Photo By David Robert

It is a clean, well-lighted place. There are skylights, hardwood floors, wine in the rack and books on the bookshelves—all the stuff that is most conducive to the satisfaction of any Hemingway-loving student’s appetite.

I went for dinner with friends on a Thursday night and stuck around for the live music of Citizen Square, a three-man band that is worthy of its own review. The band started playing in the background while we waited for our menus, but not loud enough to squash a conversation. This made the awkward silence that smothered our table like a malevolent fog all the more oppressive.

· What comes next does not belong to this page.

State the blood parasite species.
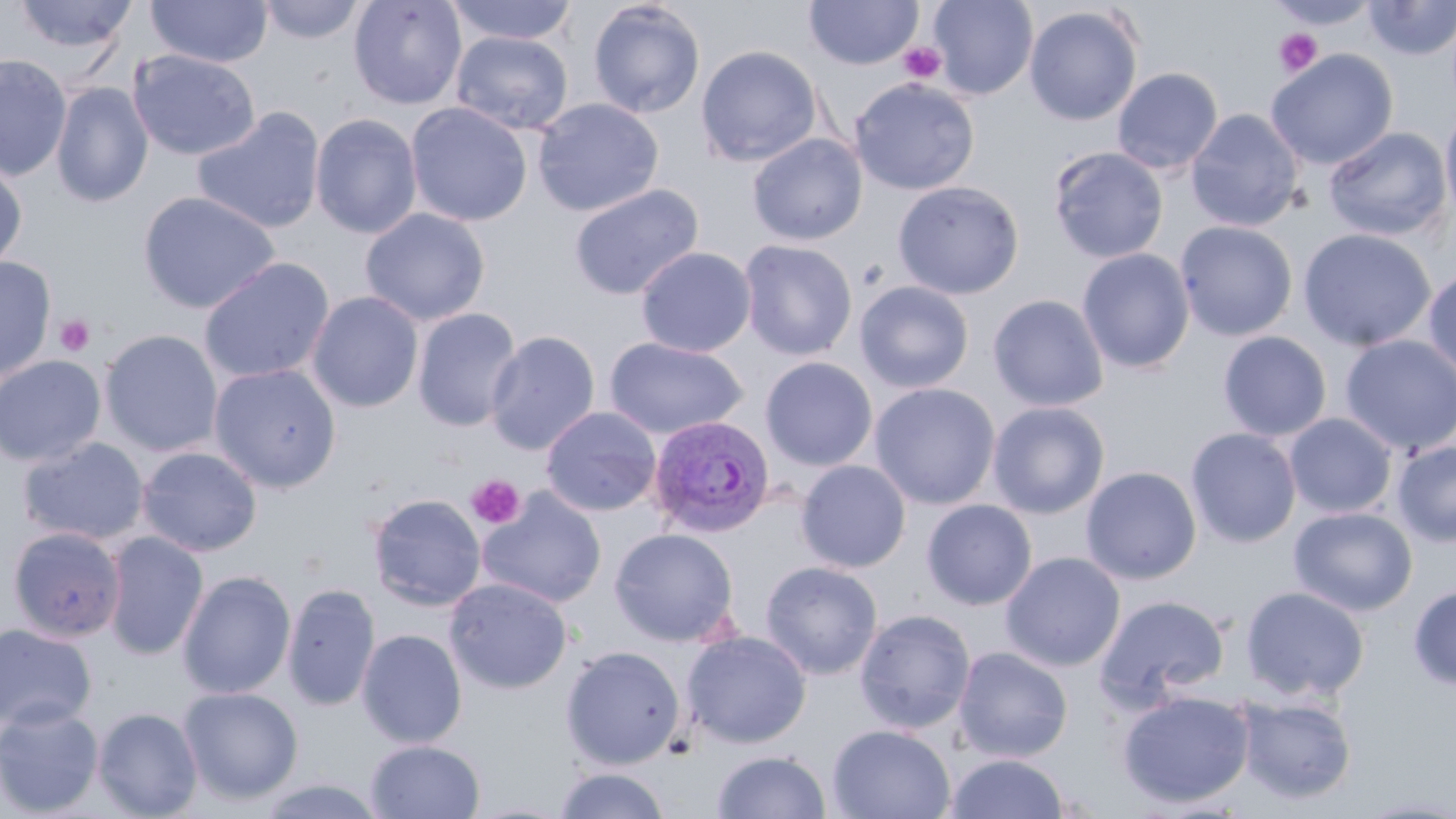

Fog aside, I would like to think we were enjoying one another’s company as we read over our menus, but the girls would jump ship shortly after our meal, leaving my friend Jason and me, the Argonaut,. The girls went off to go watch Friends, which seemed beside the point, since the Record Street Café bears a resemblance to Friends’ Central Perk. The sandwich department in particular cut through the fog like a beam from a lighthouse. The restaurant has plenty of coffee alternatives to choose from, as well as a variety of beer and wine.

I had the Muffaletta, a salami, pepperoni and Black Forest ham sandwich with provolone cheese, lettuce and tomato serve on focaccia with tepenade. Tepenade is a chopped mixture of green, unstuffed olives, pimientos, celery, garlic, cocktail onions, capers, oregano, parsley, olive oil, red-wine vinegar, salt and pepper. It’s also known as olive salad, a fact I learned from The Food Lover’s Companion. It’s the olive salad that sets the muffaletta apart from any other sandwich of its ilk. The Food Lover’s Companion also informed me that the hero-style sandwich is a specialty of New Orleans.

The girls failed to make the hero connection I wanted them to make between me and my sandwich, but they liked their sandwiches just fine. Raelynn had the southwestern turkey sandwich, a sliced turkey breast construction topped with tomatoes, Anaheim peppers, caramelized red onions, pepper jack cheese and roasted red pepper ranch sauce. Kelly had the Greek-Italian, a bruschetta job with feta, artichokes, olives, provolone and pepperocini. I assume both sandwiches must have been delicious because they paid more attention to them than us. Then they left our sorry asses. Friends, indeed.

So our little makeshift Central Perk was suddenly destroyed and the fog began to close in again and I sensed an ominous rocky shore looming in the not so far off distance. This required quick thinking. There were plenty of other sirens for Jason and me to make friends with. All we had to do was pretend to be two wild and crazy guys hanging out somewhere around the French Quarter, just off Bourbon Street, instead of just off the UNR campus on Record Street. The muffaletta began to work its strange magic on my mind. I know this because this plan of mine seemed logical.

Thank God for an angel who comes in the form of my editor, Carli Cutchin. I don’t know that writers usually characterize their higher-ups that way, but that’s what she looked like to me. And she had a friend. The night was saved.